+++ Information given

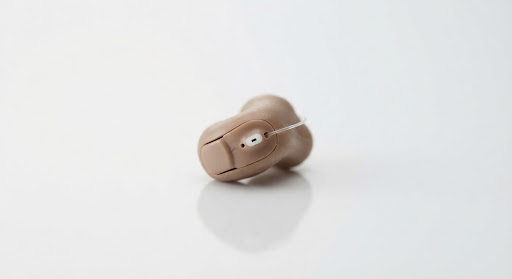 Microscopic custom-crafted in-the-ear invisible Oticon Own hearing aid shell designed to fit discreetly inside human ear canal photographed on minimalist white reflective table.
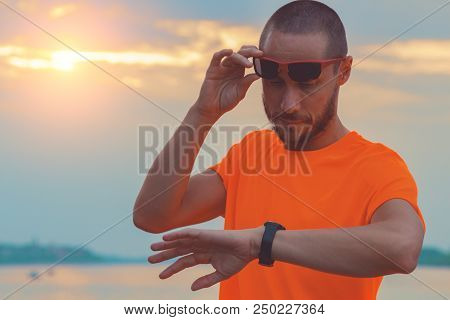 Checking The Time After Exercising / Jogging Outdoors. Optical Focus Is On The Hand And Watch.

++++++
+++ Information given

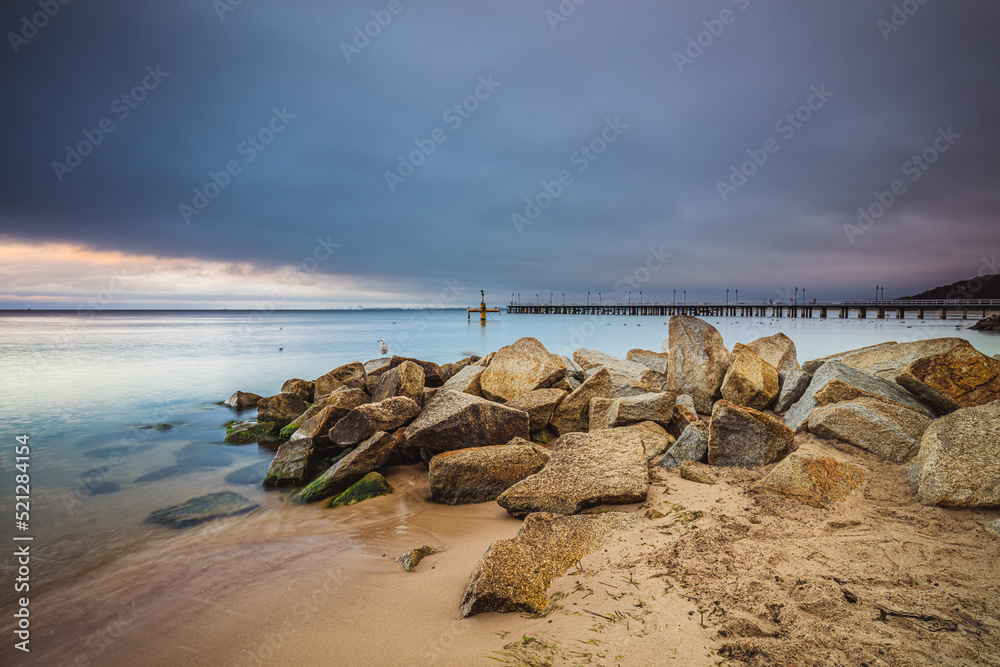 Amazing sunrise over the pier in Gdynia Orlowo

++++++

* **What needs to be done**: Exact copy, pictures excluded: every line above from the one containing "Microscopic custom-crafted in-the-ear" to the one containing "Checking The Time", inclusive, and nothing more.

* **Completed task**:
 Microscopic custom-crafted in-the-ear invisible Oticon Own hearing aid shell designed to fit discreetly inside human ear canal photographed on minimalist white reflective table.
 Checking The Time After Exercising / Jogging Outdoors. Optical Focus Is On The Hand And Watch.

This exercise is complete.